--- Begin Given passage ---

The unexpected reach of the track has led to it turning up in some unpredictable places, including a video made by Nepalese film-maker Aneel Neupane, which led to Neupane directing the video for The Night Is an Ocean, the album's first single. A quick YouTube search throws up dozens of videos set to the song, from a live digital painting of a Batman villain to an interpretive dance competition.

“I didn’t know I liked interpretive dance,” says Culloty, laughing. “What could I possibly think, just sitting there watching it? It’s insane. It’s really cool.”

Country boy

The Wisp Sings and Within, the EP's second track, both appear again, much changed, on The Murmur of the Land. The album goes deeper into hazy, conflicted memories of being a bored and imaginative child in rural Ireland during the 1980s and 1990s.

“I wanted to get out of there as soon as I could, see the world, see bands,” he says. “Meet new people, stuff like that. As I was working through these songs, I was starting to realise that there was really beautiful serenity and calmness and solitude out there. Which I know I liked at the time, but I now appreciate much better having lived in places that are the opposite.”

--- End Given passage ---
--- Begin Dataset content ---

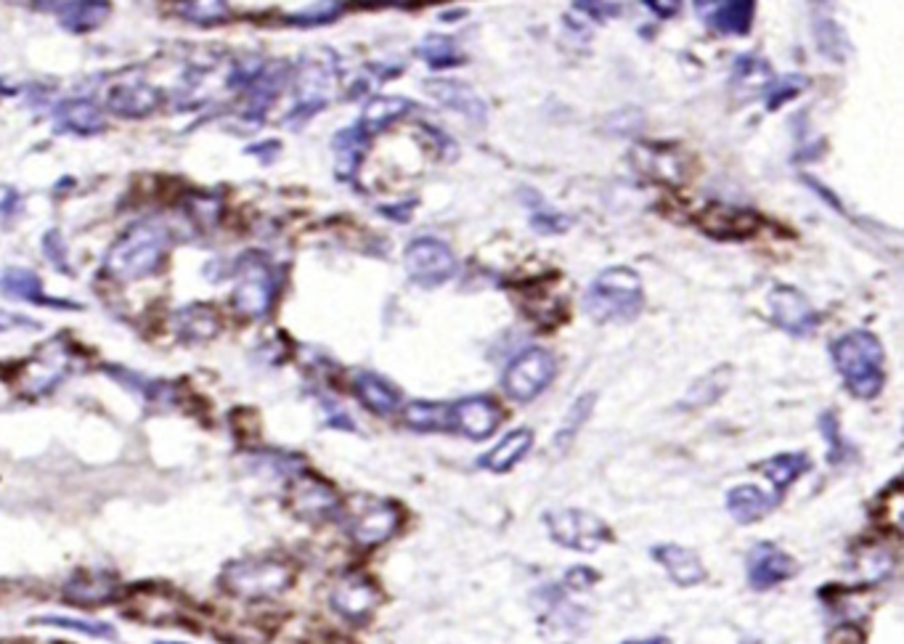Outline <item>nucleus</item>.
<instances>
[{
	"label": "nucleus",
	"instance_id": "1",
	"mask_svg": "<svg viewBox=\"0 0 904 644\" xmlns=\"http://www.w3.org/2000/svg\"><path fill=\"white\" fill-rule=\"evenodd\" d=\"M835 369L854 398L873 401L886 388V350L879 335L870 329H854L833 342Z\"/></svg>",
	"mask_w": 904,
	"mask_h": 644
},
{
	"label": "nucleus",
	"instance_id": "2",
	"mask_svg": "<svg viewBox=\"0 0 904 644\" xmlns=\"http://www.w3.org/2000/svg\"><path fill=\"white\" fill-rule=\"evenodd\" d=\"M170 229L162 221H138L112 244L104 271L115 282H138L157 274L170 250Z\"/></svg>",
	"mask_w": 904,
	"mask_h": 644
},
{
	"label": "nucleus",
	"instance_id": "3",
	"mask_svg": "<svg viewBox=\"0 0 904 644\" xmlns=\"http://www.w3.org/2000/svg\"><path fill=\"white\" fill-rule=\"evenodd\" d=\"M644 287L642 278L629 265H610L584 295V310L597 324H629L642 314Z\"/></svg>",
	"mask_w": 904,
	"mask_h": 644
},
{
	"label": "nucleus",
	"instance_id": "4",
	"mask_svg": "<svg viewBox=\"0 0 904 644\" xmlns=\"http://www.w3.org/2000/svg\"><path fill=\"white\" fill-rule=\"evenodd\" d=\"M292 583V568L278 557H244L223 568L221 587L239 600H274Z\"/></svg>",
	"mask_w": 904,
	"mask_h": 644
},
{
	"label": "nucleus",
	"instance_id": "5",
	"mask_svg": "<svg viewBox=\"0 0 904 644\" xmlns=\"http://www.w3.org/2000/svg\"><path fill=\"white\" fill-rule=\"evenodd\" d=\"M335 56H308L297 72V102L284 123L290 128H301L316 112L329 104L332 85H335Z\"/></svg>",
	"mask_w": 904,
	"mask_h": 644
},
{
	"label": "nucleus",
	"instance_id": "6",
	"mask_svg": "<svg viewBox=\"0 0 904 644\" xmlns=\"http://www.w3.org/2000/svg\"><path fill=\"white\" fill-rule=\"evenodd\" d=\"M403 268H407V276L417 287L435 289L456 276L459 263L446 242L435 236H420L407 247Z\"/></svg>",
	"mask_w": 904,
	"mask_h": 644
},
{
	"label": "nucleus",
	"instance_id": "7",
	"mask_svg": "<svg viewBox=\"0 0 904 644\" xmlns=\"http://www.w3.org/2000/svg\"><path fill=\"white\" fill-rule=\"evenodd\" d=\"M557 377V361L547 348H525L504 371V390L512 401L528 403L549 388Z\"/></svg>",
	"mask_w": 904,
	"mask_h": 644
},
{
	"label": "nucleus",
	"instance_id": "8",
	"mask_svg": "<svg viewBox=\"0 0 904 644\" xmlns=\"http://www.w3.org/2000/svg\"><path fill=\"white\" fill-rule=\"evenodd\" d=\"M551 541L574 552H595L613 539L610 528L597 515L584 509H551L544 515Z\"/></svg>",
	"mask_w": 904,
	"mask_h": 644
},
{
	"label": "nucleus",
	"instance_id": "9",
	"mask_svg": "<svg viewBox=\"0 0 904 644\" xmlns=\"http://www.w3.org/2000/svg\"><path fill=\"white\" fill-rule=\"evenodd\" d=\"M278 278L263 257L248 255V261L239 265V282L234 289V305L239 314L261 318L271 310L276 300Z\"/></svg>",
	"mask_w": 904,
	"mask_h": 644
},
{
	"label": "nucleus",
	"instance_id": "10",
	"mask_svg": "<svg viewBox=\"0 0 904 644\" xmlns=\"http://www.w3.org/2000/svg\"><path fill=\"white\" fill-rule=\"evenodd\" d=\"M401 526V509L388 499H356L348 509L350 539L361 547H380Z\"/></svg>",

--- End Dataset content ---

» **Objectives**
a: Can you swap "instance_id" for "region_id" in the records, covering only the stretch from their start through the line containing "369L854 398L873 401L886", and return that stretch with everything else unchanged and the pictures left out?
b: Can you pick up the interview passage about Culloty's album from its last sentence and carry it forward?

» **Answers given**
a:
Outline <item>nucleus</item>.
<instances>
[{
	"label": "nucleus",
	"region_id": "1",
	"mask_svg": "<svg viewBox=\"0 0 904 644\" xmlns=\"http://www.w3.org/2000/svg\"><path fill=\"white\" fill-rule=\"evenodd\" d=\"M835 369L854 398L873 401L886 388V350L879 335L870 329H854L833 342Z\"/></svg>",

b:
Culloty left Kerry for college in Cork, and then moved to Berlin for a few years. It was in Germany that he began to take his music and his writing more seriously, finding, as many have, that a little distance from the familiar can be a powerful creative catalyst.

“I definitely lost a lot of preconceptions and started doing more creative things, started writing,” he says. “I did start taking it seriously and I don’t know what set that off. It wasn’t like I suddenly realised I was good at it. It was more like what was stopping me might have been at home. There is this whole Irish thing of ‘notions’ and all that.”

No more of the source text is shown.